EXERCISE REQUIREMENTS ▸ Down to the last line, set down the material below exactly, excluding pictures.

LISTED ENTRIES ▸
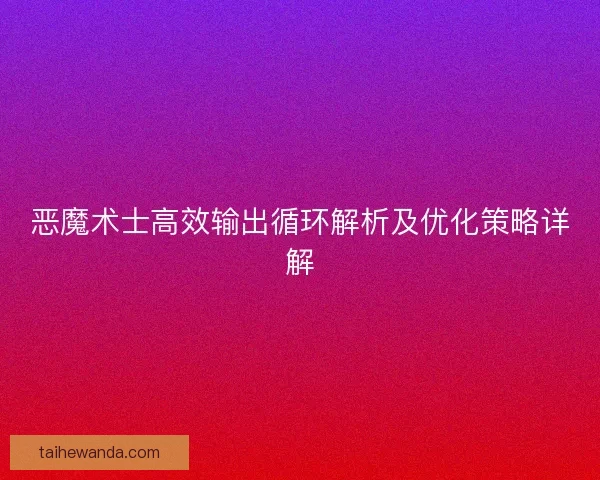恶魔术士高效输出循环解析及优化策略详解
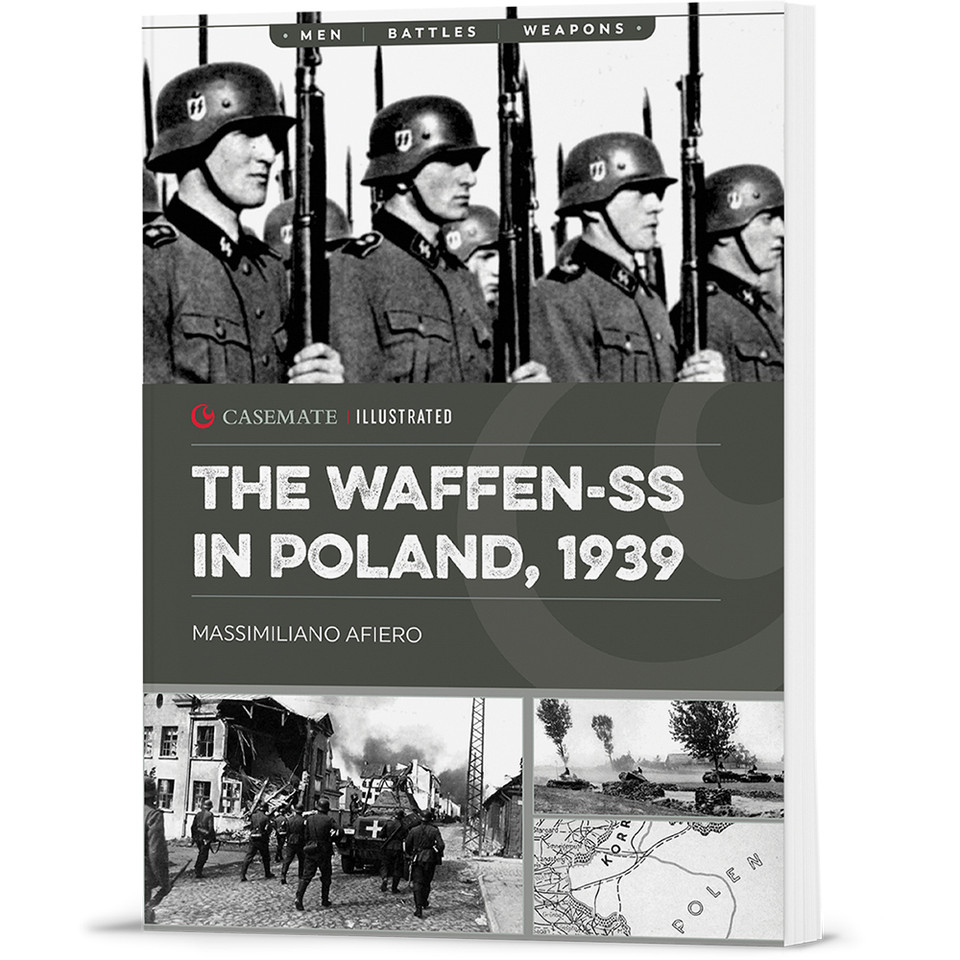 The Waffen-SS in Poland 1939 Casemate Illustrated (9781636244655) Main Image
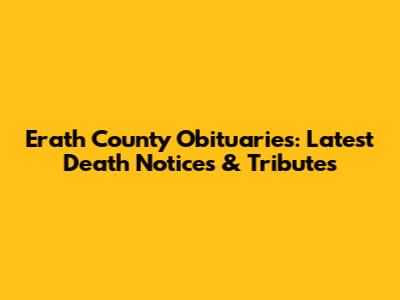 Erath County Obituaries: Latest Death Notices & Tributes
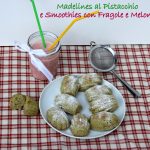 Madelines con ricotta al pistacchio e smoothie con melone e fragole al biscotto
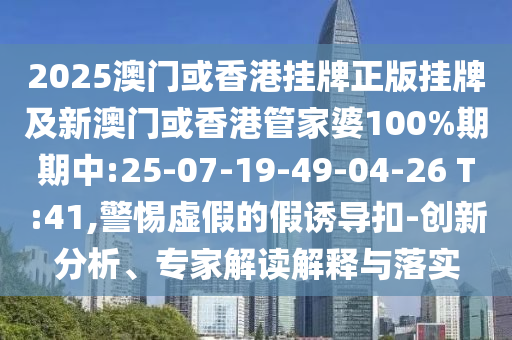 2025澳門或香港掛牌正版掛牌及新澳門或香港管家婆100%期期中:25-07-19-49-04-26 T:41,警惕虛假的假誘導(dǎo)扣-創(chuàng)新分析、專家解讀解釋與落實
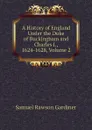 A History of England Under the Duke of Buckingham and Charles I., 1624-1628, Volume 2 - Samuel Rawson Gardiner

ANSWER BELOW ▸
恶魔术士高效输出循环解析及优化策略详解
 The Waffen-SS in Poland 1939 Casemate Illustrated (9781636244655) Main Image
 Erath County Obituaries: Latest Death Notices & Tributes
 Madelines con ricotta al pistacchio e smoothie con melone e fragole al biscotto
 2025澳門或香港掛牌正版掛牌及新澳門或香港管家婆100%期期中:25-07-19-49-04-26 T:41,警惕虛假的假誘導(dǎo)扣-創(chuàng)新分析、專家解讀解釋與落實
 A History of England Under the Duke of Buckingham and Charles I., 1624-1628, Volume 2 - Samuel Rawson Gardiner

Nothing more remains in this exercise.